Given that 569 ballots were submitted in 2013, Maddux likely could be omitted from six this year and still break Seaver's record.
Back in 1992, Seaver was left off by Paul Hagen of the Philadelphia Daily News, Bob Hertzel of The Pittsburgh Press and freelance writer Bob Hunter. They all submitted blank ballots to protest the decision by the Hall of Fame board of directors to bar Pete Rose from the vote because of his lifetime ban from baseball following a gambling probe.
Retired writers Deane McGowen and Bud Tucker also did not vote for Seaver.

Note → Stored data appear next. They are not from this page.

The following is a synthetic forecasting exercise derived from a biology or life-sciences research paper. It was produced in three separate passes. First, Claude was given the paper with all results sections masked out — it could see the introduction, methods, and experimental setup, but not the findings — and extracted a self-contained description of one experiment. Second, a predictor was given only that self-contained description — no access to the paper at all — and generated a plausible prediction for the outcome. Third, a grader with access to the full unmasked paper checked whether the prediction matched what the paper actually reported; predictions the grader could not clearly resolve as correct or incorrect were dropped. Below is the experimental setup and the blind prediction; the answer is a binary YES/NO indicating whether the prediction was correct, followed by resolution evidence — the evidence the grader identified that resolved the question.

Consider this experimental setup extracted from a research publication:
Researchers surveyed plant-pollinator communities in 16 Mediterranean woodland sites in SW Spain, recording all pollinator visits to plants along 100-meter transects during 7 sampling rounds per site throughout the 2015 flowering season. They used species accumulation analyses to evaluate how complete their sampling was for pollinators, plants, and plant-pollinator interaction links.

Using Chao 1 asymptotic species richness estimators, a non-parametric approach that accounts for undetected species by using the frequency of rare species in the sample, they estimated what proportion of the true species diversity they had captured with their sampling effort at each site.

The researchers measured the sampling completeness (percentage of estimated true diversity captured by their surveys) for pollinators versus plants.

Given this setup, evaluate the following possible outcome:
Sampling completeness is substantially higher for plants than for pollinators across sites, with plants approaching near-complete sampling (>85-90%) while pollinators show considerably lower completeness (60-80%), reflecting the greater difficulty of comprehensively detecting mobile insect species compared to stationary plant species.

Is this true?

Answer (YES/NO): NO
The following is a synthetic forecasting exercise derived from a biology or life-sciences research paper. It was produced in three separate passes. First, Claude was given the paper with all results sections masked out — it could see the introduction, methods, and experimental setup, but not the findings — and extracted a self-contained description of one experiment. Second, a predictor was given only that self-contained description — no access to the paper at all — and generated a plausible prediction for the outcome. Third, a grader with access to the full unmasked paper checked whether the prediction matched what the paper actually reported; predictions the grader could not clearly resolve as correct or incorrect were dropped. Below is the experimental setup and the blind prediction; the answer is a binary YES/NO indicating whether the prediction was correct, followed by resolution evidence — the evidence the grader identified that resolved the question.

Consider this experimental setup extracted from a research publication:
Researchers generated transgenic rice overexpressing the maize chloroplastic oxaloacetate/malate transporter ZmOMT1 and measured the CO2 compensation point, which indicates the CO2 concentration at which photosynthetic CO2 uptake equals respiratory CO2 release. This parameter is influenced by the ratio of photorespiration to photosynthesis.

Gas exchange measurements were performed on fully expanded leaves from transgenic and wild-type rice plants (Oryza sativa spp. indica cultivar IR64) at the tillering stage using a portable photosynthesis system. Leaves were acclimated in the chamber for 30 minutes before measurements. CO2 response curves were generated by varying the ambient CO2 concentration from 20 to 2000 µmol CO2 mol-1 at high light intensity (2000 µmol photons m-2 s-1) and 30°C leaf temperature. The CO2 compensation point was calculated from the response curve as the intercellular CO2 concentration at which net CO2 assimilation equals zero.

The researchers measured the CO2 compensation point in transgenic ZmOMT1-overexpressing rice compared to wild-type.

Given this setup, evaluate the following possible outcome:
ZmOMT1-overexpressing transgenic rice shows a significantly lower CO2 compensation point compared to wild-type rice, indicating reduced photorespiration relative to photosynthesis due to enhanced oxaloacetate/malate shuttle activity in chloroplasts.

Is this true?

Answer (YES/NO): NO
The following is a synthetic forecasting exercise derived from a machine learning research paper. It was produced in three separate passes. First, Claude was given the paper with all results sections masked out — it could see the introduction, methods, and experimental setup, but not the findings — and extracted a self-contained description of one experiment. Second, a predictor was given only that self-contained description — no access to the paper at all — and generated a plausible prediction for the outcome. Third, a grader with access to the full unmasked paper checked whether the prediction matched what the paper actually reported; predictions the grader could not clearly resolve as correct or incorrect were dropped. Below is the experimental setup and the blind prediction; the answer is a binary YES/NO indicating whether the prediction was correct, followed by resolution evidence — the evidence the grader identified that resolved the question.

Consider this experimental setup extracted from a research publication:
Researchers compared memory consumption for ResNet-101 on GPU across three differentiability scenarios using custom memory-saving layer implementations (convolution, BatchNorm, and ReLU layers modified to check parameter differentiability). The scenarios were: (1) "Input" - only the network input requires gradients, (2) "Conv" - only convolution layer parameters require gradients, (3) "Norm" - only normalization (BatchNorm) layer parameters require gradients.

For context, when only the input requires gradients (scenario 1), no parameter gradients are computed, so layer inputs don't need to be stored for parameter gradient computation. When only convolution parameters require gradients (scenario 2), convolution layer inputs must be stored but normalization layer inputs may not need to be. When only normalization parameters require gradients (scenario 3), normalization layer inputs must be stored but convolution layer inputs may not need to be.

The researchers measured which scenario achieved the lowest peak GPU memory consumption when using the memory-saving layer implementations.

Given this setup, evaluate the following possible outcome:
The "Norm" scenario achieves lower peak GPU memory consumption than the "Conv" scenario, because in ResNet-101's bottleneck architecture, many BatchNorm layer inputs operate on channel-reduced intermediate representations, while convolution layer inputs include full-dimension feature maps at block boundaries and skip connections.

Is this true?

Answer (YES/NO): NO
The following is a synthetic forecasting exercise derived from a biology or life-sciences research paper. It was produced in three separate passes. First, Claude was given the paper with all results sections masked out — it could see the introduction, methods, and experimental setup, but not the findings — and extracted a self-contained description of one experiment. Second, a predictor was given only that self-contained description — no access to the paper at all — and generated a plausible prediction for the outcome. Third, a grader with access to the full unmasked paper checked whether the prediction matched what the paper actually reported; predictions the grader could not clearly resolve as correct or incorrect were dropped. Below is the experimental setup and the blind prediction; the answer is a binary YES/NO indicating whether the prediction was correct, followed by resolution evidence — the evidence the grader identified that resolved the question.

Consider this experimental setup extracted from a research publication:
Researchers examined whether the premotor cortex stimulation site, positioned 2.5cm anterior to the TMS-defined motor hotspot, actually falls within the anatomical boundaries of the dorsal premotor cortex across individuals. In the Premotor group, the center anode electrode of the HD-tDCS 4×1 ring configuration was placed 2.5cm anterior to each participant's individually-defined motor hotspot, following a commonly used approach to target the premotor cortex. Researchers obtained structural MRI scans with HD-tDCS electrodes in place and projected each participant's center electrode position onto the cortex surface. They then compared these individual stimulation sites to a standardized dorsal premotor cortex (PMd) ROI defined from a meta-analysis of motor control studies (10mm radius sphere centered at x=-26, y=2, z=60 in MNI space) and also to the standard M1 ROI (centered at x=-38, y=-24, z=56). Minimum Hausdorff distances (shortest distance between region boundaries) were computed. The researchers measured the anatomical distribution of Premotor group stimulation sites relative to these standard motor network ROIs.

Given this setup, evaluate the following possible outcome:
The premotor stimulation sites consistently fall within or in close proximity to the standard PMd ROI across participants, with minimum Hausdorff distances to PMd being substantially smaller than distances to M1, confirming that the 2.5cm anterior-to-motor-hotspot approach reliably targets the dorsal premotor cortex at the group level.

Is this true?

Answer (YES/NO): YES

"If it had cost Seaver anything, yeah, I probably would regret it at some level, but it didn't really cost him anything," Hagen, now with MLB.com, said Tuesday. "He still got the highest vote (percentage) total ever, and he wouldn't have been unanimous anyway."
The Steroids Era has impacted the vote totals of players with stellar statistics. In initial appearances last year, Mike Piazza was at 57.8 percent, Roger Clemens at 37.6, Barry Bonds at 36.2 and Sammy Sosa at 12.5. Mark McGwire received 16.9 on his seventh try.
The Baseball Think Factory website compiled votes by writers who made their opinions public, and with 161 ballots had Maddux at 99 percent, followed by Glavine (96), Thomas (91) and Biggio (79). The website's count had Piazza (68), Jeff Bagwell (61) and Morris (60) falling short along with Tim Raines (55), Bonds (42), Clemens (41), Curt Schilling (37) and Mike Mussina (29).
McGwire (14) and Sosa (8) had little support.
Eighth on the wins list with a 355-227 record and a 3.16 ERA over 23 seasons, Maddux won four consecutive Cy Young Awards from 1992-95 and a record 18 Gold Gloves with the Chicago Cubs, Atlanta, the Los Angeles Dodgers and San Diego. An eight-time All-Star, he won at least 13 games in 20 straight seasons.
Among pitchers with 3,000 innings whose careers began in 1921 or later—after the Dead Ball Era—Maddux's 1.80 walks per nine innings is second only to Robin Roberts' 1.73, according to STATS.
Glavine, a 10-time All-Star and a two-time Cy Young winner, was 305-203 over 22 seasons. At the induction ceremony in Cooperstown on July 27, Maddux and Glavine figure to join their former manager Bobby Cox, elected last month by the expansion-era committee along with Joe Torre and Tony La Russa.
A two-time AL MVP, Thomas hit .301 with 521 homers and 1,704 RBIs in 19 seasons with the White Sox, Toronto and Oakland.
Biggio was a seven-time All-Star who spent his entire 20-year career in the majors with Houston. He had 3,060 hits, 668 doubles and 414 steals and set a big league record by getting hit with pitches 285 times.
Approximately 600 writers who have been members of the BBWAA for 10 consecutive years at any point considered the 36-player ballot.
Next year's ballot could be even more crowded when Randy Johnson, Pedro Martinez, John Smoltz, Carlos Delgado and Gary Sheffield become eligible, five years after their retirements. The BBWAA last month formed a committee to study whether the organization should ask the Hall to change the limit of 10 players per ballot.